I believe in home, though if you knew my story you might wonder.
I grew up in a family of four in Phoenix, Arizona, and suburban Southern California. Every few years we moved. Sometimes we moved for my dad’s career in aerospace engineering. One time we moved to a drier climate for my brother’s asthma. Several times we moved simply because a better house beckoned. Counting up the moves the other day, I realized I faced new neighborhoods seven times.
Since my marriage in 1978, my wife and I have called nine places home, from Amish Pennsylvania to rural Virginia, from suburban Texas to small-town Indiana. We’ve put down roots only to uproot again–and again.
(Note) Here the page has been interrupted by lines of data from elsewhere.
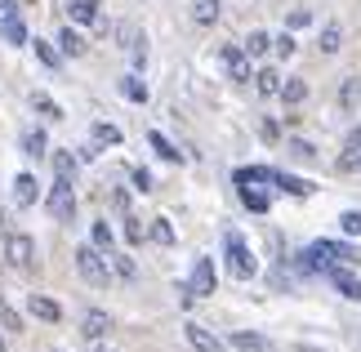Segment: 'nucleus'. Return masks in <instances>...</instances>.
<instances>
[{
  "mask_svg": "<svg viewBox=\"0 0 361 352\" xmlns=\"http://www.w3.org/2000/svg\"><path fill=\"white\" fill-rule=\"evenodd\" d=\"M224 259H228V272L237 277V281H250V277L259 272V259H255V250L245 245L241 232H228L224 236Z\"/></svg>",
  "mask_w": 361,
  "mask_h": 352,
  "instance_id": "obj_1",
  "label": "nucleus"
},
{
  "mask_svg": "<svg viewBox=\"0 0 361 352\" xmlns=\"http://www.w3.org/2000/svg\"><path fill=\"white\" fill-rule=\"evenodd\" d=\"M76 272L90 281V286H107V281H112V263H107V255L99 245H76Z\"/></svg>",
  "mask_w": 361,
  "mask_h": 352,
  "instance_id": "obj_2",
  "label": "nucleus"
},
{
  "mask_svg": "<svg viewBox=\"0 0 361 352\" xmlns=\"http://www.w3.org/2000/svg\"><path fill=\"white\" fill-rule=\"evenodd\" d=\"M45 210H49L54 223H72L76 219V192H72V183H67V178H54V188L45 196Z\"/></svg>",
  "mask_w": 361,
  "mask_h": 352,
  "instance_id": "obj_3",
  "label": "nucleus"
},
{
  "mask_svg": "<svg viewBox=\"0 0 361 352\" xmlns=\"http://www.w3.org/2000/svg\"><path fill=\"white\" fill-rule=\"evenodd\" d=\"M5 259H9V267H18V272H32L36 267V241L27 232H9L5 236Z\"/></svg>",
  "mask_w": 361,
  "mask_h": 352,
  "instance_id": "obj_4",
  "label": "nucleus"
},
{
  "mask_svg": "<svg viewBox=\"0 0 361 352\" xmlns=\"http://www.w3.org/2000/svg\"><path fill=\"white\" fill-rule=\"evenodd\" d=\"M192 299H205V294H214V259H192V272H188V286H183Z\"/></svg>",
  "mask_w": 361,
  "mask_h": 352,
  "instance_id": "obj_5",
  "label": "nucleus"
},
{
  "mask_svg": "<svg viewBox=\"0 0 361 352\" xmlns=\"http://www.w3.org/2000/svg\"><path fill=\"white\" fill-rule=\"evenodd\" d=\"M219 63H224V72L237 80V85L255 80V72H250V54H245L241 45H224V49H219Z\"/></svg>",
  "mask_w": 361,
  "mask_h": 352,
  "instance_id": "obj_6",
  "label": "nucleus"
},
{
  "mask_svg": "<svg viewBox=\"0 0 361 352\" xmlns=\"http://www.w3.org/2000/svg\"><path fill=\"white\" fill-rule=\"evenodd\" d=\"M183 339H188L192 348H197V352H228V344L219 339L214 330H205L201 321H188V326H183Z\"/></svg>",
  "mask_w": 361,
  "mask_h": 352,
  "instance_id": "obj_7",
  "label": "nucleus"
},
{
  "mask_svg": "<svg viewBox=\"0 0 361 352\" xmlns=\"http://www.w3.org/2000/svg\"><path fill=\"white\" fill-rule=\"evenodd\" d=\"M326 277L335 281V290L343 294V299H353V303H361V277L353 272V267H343V263H339V267H330Z\"/></svg>",
  "mask_w": 361,
  "mask_h": 352,
  "instance_id": "obj_8",
  "label": "nucleus"
},
{
  "mask_svg": "<svg viewBox=\"0 0 361 352\" xmlns=\"http://www.w3.org/2000/svg\"><path fill=\"white\" fill-rule=\"evenodd\" d=\"M103 0H67V13H72V23L80 27H99L103 23Z\"/></svg>",
  "mask_w": 361,
  "mask_h": 352,
  "instance_id": "obj_9",
  "label": "nucleus"
},
{
  "mask_svg": "<svg viewBox=\"0 0 361 352\" xmlns=\"http://www.w3.org/2000/svg\"><path fill=\"white\" fill-rule=\"evenodd\" d=\"M107 330H112V317H107L103 308H90V312L80 317V334H85V339H94V344H99Z\"/></svg>",
  "mask_w": 361,
  "mask_h": 352,
  "instance_id": "obj_10",
  "label": "nucleus"
},
{
  "mask_svg": "<svg viewBox=\"0 0 361 352\" xmlns=\"http://www.w3.org/2000/svg\"><path fill=\"white\" fill-rule=\"evenodd\" d=\"M241 205L250 210V214H268L272 210V192H263V188H255V183H241Z\"/></svg>",
  "mask_w": 361,
  "mask_h": 352,
  "instance_id": "obj_11",
  "label": "nucleus"
},
{
  "mask_svg": "<svg viewBox=\"0 0 361 352\" xmlns=\"http://www.w3.org/2000/svg\"><path fill=\"white\" fill-rule=\"evenodd\" d=\"M27 312H32L36 321H49V326H54V321H63V308L54 303L49 294H32V299H27Z\"/></svg>",
  "mask_w": 361,
  "mask_h": 352,
  "instance_id": "obj_12",
  "label": "nucleus"
},
{
  "mask_svg": "<svg viewBox=\"0 0 361 352\" xmlns=\"http://www.w3.org/2000/svg\"><path fill=\"white\" fill-rule=\"evenodd\" d=\"M232 348L237 352H276V344L255 334V330H232Z\"/></svg>",
  "mask_w": 361,
  "mask_h": 352,
  "instance_id": "obj_13",
  "label": "nucleus"
},
{
  "mask_svg": "<svg viewBox=\"0 0 361 352\" xmlns=\"http://www.w3.org/2000/svg\"><path fill=\"white\" fill-rule=\"evenodd\" d=\"M276 98H281L286 107H299L303 98H308V80H303V76H286L281 90H276Z\"/></svg>",
  "mask_w": 361,
  "mask_h": 352,
  "instance_id": "obj_14",
  "label": "nucleus"
},
{
  "mask_svg": "<svg viewBox=\"0 0 361 352\" xmlns=\"http://www.w3.org/2000/svg\"><path fill=\"white\" fill-rule=\"evenodd\" d=\"M272 183H276L281 192H290V196H312V192H317V183L299 178V174H286V170H276V174H272Z\"/></svg>",
  "mask_w": 361,
  "mask_h": 352,
  "instance_id": "obj_15",
  "label": "nucleus"
},
{
  "mask_svg": "<svg viewBox=\"0 0 361 352\" xmlns=\"http://www.w3.org/2000/svg\"><path fill=\"white\" fill-rule=\"evenodd\" d=\"M224 13V0H192V23L197 27H214Z\"/></svg>",
  "mask_w": 361,
  "mask_h": 352,
  "instance_id": "obj_16",
  "label": "nucleus"
},
{
  "mask_svg": "<svg viewBox=\"0 0 361 352\" xmlns=\"http://www.w3.org/2000/svg\"><path fill=\"white\" fill-rule=\"evenodd\" d=\"M0 40H5V45H27V40H32L18 13H5V18H0Z\"/></svg>",
  "mask_w": 361,
  "mask_h": 352,
  "instance_id": "obj_17",
  "label": "nucleus"
},
{
  "mask_svg": "<svg viewBox=\"0 0 361 352\" xmlns=\"http://www.w3.org/2000/svg\"><path fill=\"white\" fill-rule=\"evenodd\" d=\"M85 49L90 45H85V36H80L76 27H63V32H59V54H63V59H80Z\"/></svg>",
  "mask_w": 361,
  "mask_h": 352,
  "instance_id": "obj_18",
  "label": "nucleus"
},
{
  "mask_svg": "<svg viewBox=\"0 0 361 352\" xmlns=\"http://www.w3.org/2000/svg\"><path fill=\"white\" fill-rule=\"evenodd\" d=\"M13 205H18V210L36 205V174H18V178H13Z\"/></svg>",
  "mask_w": 361,
  "mask_h": 352,
  "instance_id": "obj_19",
  "label": "nucleus"
},
{
  "mask_svg": "<svg viewBox=\"0 0 361 352\" xmlns=\"http://www.w3.org/2000/svg\"><path fill=\"white\" fill-rule=\"evenodd\" d=\"M357 107H361V76H348L339 85V111H348V116H353Z\"/></svg>",
  "mask_w": 361,
  "mask_h": 352,
  "instance_id": "obj_20",
  "label": "nucleus"
},
{
  "mask_svg": "<svg viewBox=\"0 0 361 352\" xmlns=\"http://www.w3.org/2000/svg\"><path fill=\"white\" fill-rule=\"evenodd\" d=\"M147 143H152V152H157L161 161H170V165L183 161V152H178V147H174V143H170V138H165L161 130H152V134H147Z\"/></svg>",
  "mask_w": 361,
  "mask_h": 352,
  "instance_id": "obj_21",
  "label": "nucleus"
},
{
  "mask_svg": "<svg viewBox=\"0 0 361 352\" xmlns=\"http://www.w3.org/2000/svg\"><path fill=\"white\" fill-rule=\"evenodd\" d=\"M272 174L276 170H268V165H241V170L232 174V183H237V188L241 183H272Z\"/></svg>",
  "mask_w": 361,
  "mask_h": 352,
  "instance_id": "obj_22",
  "label": "nucleus"
},
{
  "mask_svg": "<svg viewBox=\"0 0 361 352\" xmlns=\"http://www.w3.org/2000/svg\"><path fill=\"white\" fill-rule=\"evenodd\" d=\"M255 90L263 98H276V90H281V76H276V67H263V72H255Z\"/></svg>",
  "mask_w": 361,
  "mask_h": 352,
  "instance_id": "obj_23",
  "label": "nucleus"
},
{
  "mask_svg": "<svg viewBox=\"0 0 361 352\" xmlns=\"http://www.w3.org/2000/svg\"><path fill=\"white\" fill-rule=\"evenodd\" d=\"M23 152H27V157H45V152H49V138H45V130H40V125L23 134Z\"/></svg>",
  "mask_w": 361,
  "mask_h": 352,
  "instance_id": "obj_24",
  "label": "nucleus"
},
{
  "mask_svg": "<svg viewBox=\"0 0 361 352\" xmlns=\"http://www.w3.org/2000/svg\"><path fill=\"white\" fill-rule=\"evenodd\" d=\"M147 236H152L157 245H174V241H178V232H174V223H170V219H152Z\"/></svg>",
  "mask_w": 361,
  "mask_h": 352,
  "instance_id": "obj_25",
  "label": "nucleus"
},
{
  "mask_svg": "<svg viewBox=\"0 0 361 352\" xmlns=\"http://www.w3.org/2000/svg\"><path fill=\"white\" fill-rule=\"evenodd\" d=\"M317 45H322V54H339V45H343V27H339V23H326Z\"/></svg>",
  "mask_w": 361,
  "mask_h": 352,
  "instance_id": "obj_26",
  "label": "nucleus"
},
{
  "mask_svg": "<svg viewBox=\"0 0 361 352\" xmlns=\"http://www.w3.org/2000/svg\"><path fill=\"white\" fill-rule=\"evenodd\" d=\"M121 94L130 98V103H147V85H143V80H138V72L121 76Z\"/></svg>",
  "mask_w": 361,
  "mask_h": 352,
  "instance_id": "obj_27",
  "label": "nucleus"
},
{
  "mask_svg": "<svg viewBox=\"0 0 361 352\" xmlns=\"http://www.w3.org/2000/svg\"><path fill=\"white\" fill-rule=\"evenodd\" d=\"M121 143V130L107 121H94V147H116Z\"/></svg>",
  "mask_w": 361,
  "mask_h": 352,
  "instance_id": "obj_28",
  "label": "nucleus"
},
{
  "mask_svg": "<svg viewBox=\"0 0 361 352\" xmlns=\"http://www.w3.org/2000/svg\"><path fill=\"white\" fill-rule=\"evenodd\" d=\"M241 49L250 54V59H263V54H268V49H272V36H268V32H250Z\"/></svg>",
  "mask_w": 361,
  "mask_h": 352,
  "instance_id": "obj_29",
  "label": "nucleus"
},
{
  "mask_svg": "<svg viewBox=\"0 0 361 352\" xmlns=\"http://www.w3.org/2000/svg\"><path fill=\"white\" fill-rule=\"evenodd\" d=\"M107 263H112V277H121V281H134L138 277V263L130 255H107Z\"/></svg>",
  "mask_w": 361,
  "mask_h": 352,
  "instance_id": "obj_30",
  "label": "nucleus"
},
{
  "mask_svg": "<svg viewBox=\"0 0 361 352\" xmlns=\"http://www.w3.org/2000/svg\"><path fill=\"white\" fill-rule=\"evenodd\" d=\"M32 107H36V111H40V116H45V121H63V107L54 103L49 94H40V90L32 94Z\"/></svg>",
  "mask_w": 361,
  "mask_h": 352,
  "instance_id": "obj_31",
  "label": "nucleus"
},
{
  "mask_svg": "<svg viewBox=\"0 0 361 352\" xmlns=\"http://www.w3.org/2000/svg\"><path fill=\"white\" fill-rule=\"evenodd\" d=\"M54 174L67 178V183H76V157H72V152H54Z\"/></svg>",
  "mask_w": 361,
  "mask_h": 352,
  "instance_id": "obj_32",
  "label": "nucleus"
},
{
  "mask_svg": "<svg viewBox=\"0 0 361 352\" xmlns=\"http://www.w3.org/2000/svg\"><path fill=\"white\" fill-rule=\"evenodd\" d=\"M286 152L295 161H317V147L308 143V138H286Z\"/></svg>",
  "mask_w": 361,
  "mask_h": 352,
  "instance_id": "obj_33",
  "label": "nucleus"
},
{
  "mask_svg": "<svg viewBox=\"0 0 361 352\" xmlns=\"http://www.w3.org/2000/svg\"><path fill=\"white\" fill-rule=\"evenodd\" d=\"M130 36V59H134V67H143L147 63V36L143 32H125Z\"/></svg>",
  "mask_w": 361,
  "mask_h": 352,
  "instance_id": "obj_34",
  "label": "nucleus"
},
{
  "mask_svg": "<svg viewBox=\"0 0 361 352\" xmlns=\"http://www.w3.org/2000/svg\"><path fill=\"white\" fill-rule=\"evenodd\" d=\"M27 45H36V59L45 63V67H59V63H63V54L54 49V45H45V40H27Z\"/></svg>",
  "mask_w": 361,
  "mask_h": 352,
  "instance_id": "obj_35",
  "label": "nucleus"
},
{
  "mask_svg": "<svg viewBox=\"0 0 361 352\" xmlns=\"http://www.w3.org/2000/svg\"><path fill=\"white\" fill-rule=\"evenodd\" d=\"M299 45H295V32H281V36H272V54L276 59H290Z\"/></svg>",
  "mask_w": 361,
  "mask_h": 352,
  "instance_id": "obj_36",
  "label": "nucleus"
},
{
  "mask_svg": "<svg viewBox=\"0 0 361 352\" xmlns=\"http://www.w3.org/2000/svg\"><path fill=\"white\" fill-rule=\"evenodd\" d=\"M339 232L361 236V210H343V214H339Z\"/></svg>",
  "mask_w": 361,
  "mask_h": 352,
  "instance_id": "obj_37",
  "label": "nucleus"
},
{
  "mask_svg": "<svg viewBox=\"0 0 361 352\" xmlns=\"http://www.w3.org/2000/svg\"><path fill=\"white\" fill-rule=\"evenodd\" d=\"M90 245H99L103 255H112V228H107V223H94V241Z\"/></svg>",
  "mask_w": 361,
  "mask_h": 352,
  "instance_id": "obj_38",
  "label": "nucleus"
},
{
  "mask_svg": "<svg viewBox=\"0 0 361 352\" xmlns=\"http://www.w3.org/2000/svg\"><path fill=\"white\" fill-rule=\"evenodd\" d=\"M143 236H147V228H143V223H138L134 214H125V241H130V245H138Z\"/></svg>",
  "mask_w": 361,
  "mask_h": 352,
  "instance_id": "obj_39",
  "label": "nucleus"
},
{
  "mask_svg": "<svg viewBox=\"0 0 361 352\" xmlns=\"http://www.w3.org/2000/svg\"><path fill=\"white\" fill-rule=\"evenodd\" d=\"M299 27H312V9H290L286 32H299Z\"/></svg>",
  "mask_w": 361,
  "mask_h": 352,
  "instance_id": "obj_40",
  "label": "nucleus"
},
{
  "mask_svg": "<svg viewBox=\"0 0 361 352\" xmlns=\"http://www.w3.org/2000/svg\"><path fill=\"white\" fill-rule=\"evenodd\" d=\"M0 326H5V330H23V321H18V312H13V308H9L5 299H0Z\"/></svg>",
  "mask_w": 361,
  "mask_h": 352,
  "instance_id": "obj_41",
  "label": "nucleus"
},
{
  "mask_svg": "<svg viewBox=\"0 0 361 352\" xmlns=\"http://www.w3.org/2000/svg\"><path fill=\"white\" fill-rule=\"evenodd\" d=\"M339 174H361V152H348V157L339 161Z\"/></svg>",
  "mask_w": 361,
  "mask_h": 352,
  "instance_id": "obj_42",
  "label": "nucleus"
},
{
  "mask_svg": "<svg viewBox=\"0 0 361 352\" xmlns=\"http://www.w3.org/2000/svg\"><path fill=\"white\" fill-rule=\"evenodd\" d=\"M130 178H134L138 192H152V174H147V170H130Z\"/></svg>",
  "mask_w": 361,
  "mask_h": 352,
  "instance_id": "obj_43",
  "label": "nucleus"
},
{
  "mask_svg": "<svg viewBox=\"0 0 361 352\" xmlns=\"http://www.w3.org/2000/svg\"><path fill=\"white\" fill-rule=\"evenodd\" d=\"M343 152H361V125H353L348 138H343Z\"/></svg>",
  "mask_w": 361,
  "mask_h": 352,
  "instance_id": "obj_44",
  "label": "nucleus"
},
{
  "mask_svg": "<svg viewBox=\"0 0 361 352\" xmlns=\"http://www.w3.org/2000/svg\"><path fill=\"white\" fill-rule=\"evenodd\" d=\"M259 134L272 143V138H281V125H276V121H263V125H259Z\"/></svg>",
  "mask_w": 361,
  "mask_h": 352,
  "instance_id": "obj_45",
  "label": "nucleus"
},
{
  "mask_svg": "<svg viewBox=\"0 0 361 352\" xmlns=\"http://www.w3.org/2000/svg\"><path fill=\"white\" fill-rule=\"evenodd\" d=\"M112 205L121 210V214H130V192H121V188H116V192H112Z\"/></svg>",
  "mask_w": 361,
  "mask_h": 352,
  "instance_id": "obj_46",
  "label": "nucleus"
},
{
  "mask_svg": "<svg viewBox=\"0 0 361 352\" xmlns=\"http://www.w3.org/2000/svg\"><path fill=\"white\" fill-rule=\"evenodd\" d=\"M5 13H18V5H13V0H0V18H5Z\"/></svg>",
  "mask_w": 361,
  "mask_h": 352,
  "instance_id": "obj_47",
  "label": "nucleus"
},
{
  "mask_svg": "<svg viewBox=\"0 0 361 352\" xmlns=\"http://www.w3.org/2000/svg\"><path fill=\"white\" fill-rule=\"evenodd\" d=\"M299 352H322V348H312V344H303V348H299Z\"/></svg>",
  "mask_w": 361,
  "mask_h": 352,
  "instance_id": "obj_48",
  "label": "nucleus"
},
{
  "mask_svg": "<svg viewBox=\"0 0 361 352\" xmlns=\"http://www.w3.org/2000/svg\"><path fill=\"white\" fill-rule=\"evenodd\" d=\"M5 223H9V219H5V210H0V232H5Z\"/></svg>",
  "mask_w": 361,
  "mask_h": 352,
  "instance_id": "obj_49",
  "label": "nucleus"
},
{
  "mask_svg": "<svg viewBox=\"0 0 361 352\" xmlns=\"http://www.w3.org/2000/svg\"><path fill=\"white\" fill-rule=\"evenodd\" d=\"M0 352H5V339H0Z\"/></svg>",
  "mask_w": 361,
  "mask_h": 352,
  "instance_id": "obj_50",
  "label": "nucleus"
},
{
  "mask_svg": "<svg viewBox=\"0 0 361 352\" xmlns=\"http://www.w3.org/2000/svg\"><path fill=\"white\" fill-rule=\"evenodd\" d=\"M99 352H112V348H99Z\"/></svg>",
  "mask_w": 361,
  "mask_h": 352,
  "instance_id": "obj_51",
  "label": "nucleus"
}]
</instances>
Each move made sense at the time, but more than once we grew weary of the coming and going, the leaving and readjusting.
In 1994, we moved to a town outside of Nashville, where we have lived ever since. We may well retire here.
But as much as I love our two-story Cape Cod, I can’t predict that this will remain our home for good. Who can say for sure that any place will?
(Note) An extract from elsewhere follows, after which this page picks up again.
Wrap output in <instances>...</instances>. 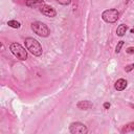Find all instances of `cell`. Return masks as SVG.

The other day my wife reminded me of how over the years we would reassure our reluctant kids when we knew another move was on the horizon. We would ask, “What’s the best part of moving?” Then we’d coax them with an answer: “We all get to move together.” We made our houses home, we tried to say, wherever it was.
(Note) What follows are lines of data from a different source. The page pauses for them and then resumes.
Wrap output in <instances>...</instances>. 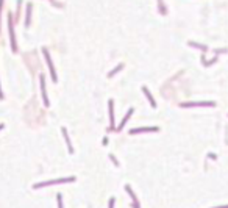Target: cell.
Here are the masks:
<instances>
[{
    "label": "cell",
    "mask_w": 228,
    "mask_h": 208,
    "mask_svg": "<svg viewBox=\"0 0 228 208\" xmlns=\"http://www.w3.org/2000/svg\"><path fill=\"white\" fill-rule=\"evenodd\" d=\"M75 177H67V178H56V180H48V182H42V183H36L33 188L35 189H39V188H44V186H50V185H59V183H70L74 182Z\"/></svg>",
    "instance_id": "1"
},
{
    "label": "cell",
    "mask_w": 228,
    "mask_h": 208,
    "mask_svg": "<svg viewBox=\"0 0 228 208\" xmlns=\"http://www.w3.org/2000/svg\"><path fill=\"white\" fill-rule=\"evenodd\" d=\"M44 55H45V59H47V63H48V67H50V70H52V77H53V80H56V75H55V69H53V64H52V59H50V57H48V53L44 50Z\"/></svg>",
    "instance_id": "2"
},
{
    "label": "cell",
    "mask_w": 228,
    "mask_h": 208,
    "mask_svg": "<svg viewBox=\"0 0 228 208\" xmlns=\"http://www.w3.org/2000/svg\"><path fill=\"white\" fill-rule=\"evenodd\" d=\"M158 128L156 127H149V128H134L131 130V135H136V133H144V131H156Z\"/></svg>",
    "instance_id": "3"
},
{
    "label": "cell",
    "mask_w": 228,
    "mask_h": 208,
    "mask_svg": "<svg viewBox=\"0 0 228 208\" xmlns=\"http://www.w3.org/2000/svg\"><path fill=\"white\" fill-rule=\"evenodd\" d=\"M41 88H42V99H44L45 105H48V100H47V96H45V86H44V77H41Z\"/></svg>",
    "instance_id": "4"
},
{
    "label": "cell",
    "mask_w": 228,
    "mask_h": 208,
    "mask_svg": "<svg viewBox=\"0 0 228 208\" xmlns=\"http://www.w3.org/2000/svg\"><path fill=\"white\" fill-rule=\"evenodd\" d=\"M110 120H111V130L114 128V113H113V100H110Z\"/></svg>",
    "instance_id": "5"
},
{
    "label": "cell",
    "mask_w": 228,
    "mask_h": 208,
    "mask_svg": "<svg viewBox=\"0 0 228 208\" xmlns=\"http://www.w3.org/2000/svg\"><path fill=\"white\" fill-rule=\"evenodd\" d=\"M125 191H127V193L130 194V197H131V199H133V202H134V204H138V199H136V196H134V193L131 191V188H130L128 185L125 186Z\"/></svg>",
    "instance_id": "6"
},
{
    "label": "cell",
    "mask_w": 228,
    "mask_h": 208,
    "mask_svg": "<svg viewBox=\"0 0 228 208\" xmlns=\"http://www.w3.org/2000/svg\"><path fill=\"white\" fill-rule=\"evenodd\" d=\"M131 113H133V109H130V111L127 113V116H125V117H123V120H122V124H120V125H119V128H117V130H122V128H123V125H125V122H127V120H128V117H130V116H131Z\"/></svg>",
    "instance_id": "7"
},
{
    "label": "cell",
    "mask_w": 228,
    "mask_h": 208,
    "mask_svg": "<svg viewBox=\"0 0 228 208\" xmlns=\"http://www.w3.org/2000/svg\"><path fill=\"white\" fill-rule=\"evenodd\" d=\"M63 133H64V138H66V142H67V149H69V152L72 153L74 152V149H72V144H70V141H69V138H67V131L63 128Z\"/></svg>",
    "instance_id": "8"
},
{
    "label": "cell",
    "mask_w": 228,
    "mask_h": 208,
    "mask_svg": "<svg viewBox=\"0 0 228 208\" xmlns=\"http://www.w3.org/2000/svg\"><path fill=\"white\" fill-rule=\"evenodd\" d=\"M144 92H145V96H147V99L150 100V103H152V107H155V100H153V97L150 96V92L147 91V88H144Z\"/></svg>",
    "instance_id": "9"
},
{
    "label": "cell",
    "mask_w": 228,
    "mask_h": 208,
    "mask_svg": "<svg viewBox=\"0 0 228 208\" xmlns=\"http://www.w3.org/2000/svg\"><path fill=\"white\" fill-rule=\"evenodd\" d=\"M56 199H58V208H63V196L56 194Z\"/></svg>",
    "instance_id": "10"
},
{
    "label": "cell",
    "mask_w": 228,
    "mask_h": 208,
    "mask_svg": "<svg viewBox=\"0 0 228 208\" xmlns=\"http://www.w3.org/2000/svg\"><path fill=\"white\" fill-rule=\"evenodd\" d=\"M120 69H122V64H120V66H119V67H117V69H114V70H113V72L110 74V77H113V75H114V74H116V72H119V70H120Z\"/></svg>",
    "instance_id": "11"
},
{
    "label": "cell",
    "mask_w": 228,
    "mask_h": 208,
    "mask_svg": "<svg viewBox=\"0 0 228 208\" xmlns=\"http://www.w3.org/2000/svg\"><path fill=\"white\" fill-rule=\"evenodd\" d=\"M108 208H114V199H110V207Z\"/></svg>",
    "instance_id": "12"
},
{
    "label": "cell",
    "mask_w": 228,
    "mask_h": 208,
    "mask_svg": "<svg viewBox=\"0 0 228 208\" xmlns=\"http://www.w3.org/2000/svg\"><path fill=\"white\" fill-rule=\"evenodd\" d=\"M216 208H228V205H224V207H216Z\"/></svg>",
    "instance_id": "13"
}]
</instances>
I believe in home because it is more than the walls and windows, more than the front entrance or the kitchen’s cooking smells. I believe that home hinges on things both more durable and intangible.
Not long ago, when all of us gathered for a holiday with our children, two of whom are grown and married, we did a craft exercise around our dining room table. We decorated small boxes and then wrote brief notes of appreciation for each person, to be placed in the slots cut out of the cardboard tops. I was touched by what I read. The note my wife, Jill, wrote to me echoed the old Robert Browning poem “Grow old along with me; the best is yet to be,” then went on, “The kids will grow up and go away, but you and me, we’ll stay and stay.”
Times like that remind me how home is not so much a “where” or a “what” as a “who.” Home is the place where you gather with people who care and with the people you care about. In my family, we’ve lived in spacious dwellings and plain quarters, two-story houses and cramped apartments. Wherever it was, there we were, so it was home.